Dense retrieval has become a prominent method to obtain relevant context or world knowledge in open-domain NLP tasks. When we use a learned dense retriever on a retrieval corpus at inference time, an often-overlooked design choice is the retrieval unit in which the corpus is indexed, e.g. document, passage, or sentence. We discover that the retrieval unit choice significantly impacts the performance of both retrieval and downstream tasks. Distinct from the typical approach of using passages or sentences, we introduce a novel retrieval unit, proposition, for dense retrieval. Propositions are defined as atomic expressions within text, each encapsulating a distinct factoid and presented in a concise, self-contained natural language format.
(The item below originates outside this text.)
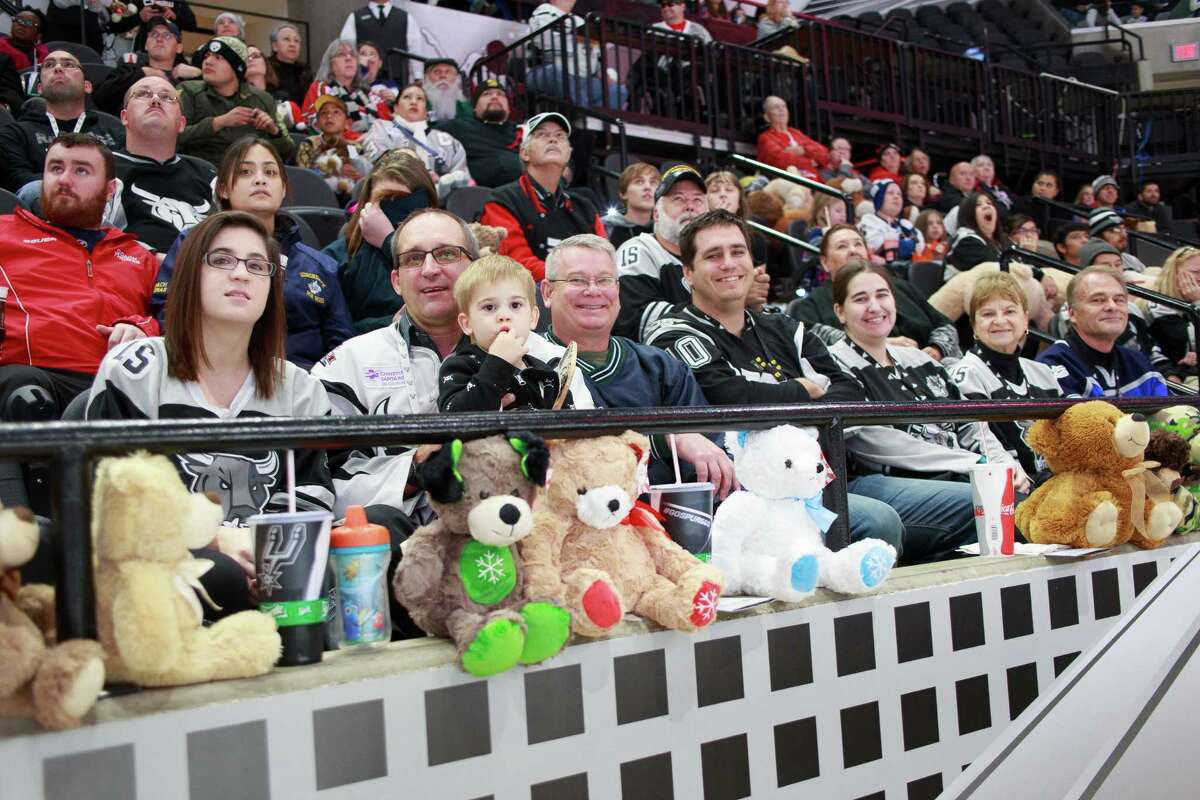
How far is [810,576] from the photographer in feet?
5.34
We conduct an empirical comparison of different retrieval granularity. Our results reveal that proposition-based retrieval significantly outperforms traditional passage or sentence-based methods in dense retrieval. Moreover, retrieval by proposition also enhances the performance of downstream QA tasks, since the retrieved texts are more condensed with question-relevant information, reducing the need for lengthy input tokens and minimizing the inclusion of extraneous, irrelevant information.

密集检索是一种获取相关背景或世界知识的开放领域自然语言处理任务的显著方法，检索单元的选择显著影响检索和下游任务的性能，与传统的段落或句子方法相比，基于命题的检索在密集检索中明显优于传统的检索方法，并通过提供与问题相关的信息来改进下游问答任务的性能。

密集检索：我们应该使用什么检索粒度？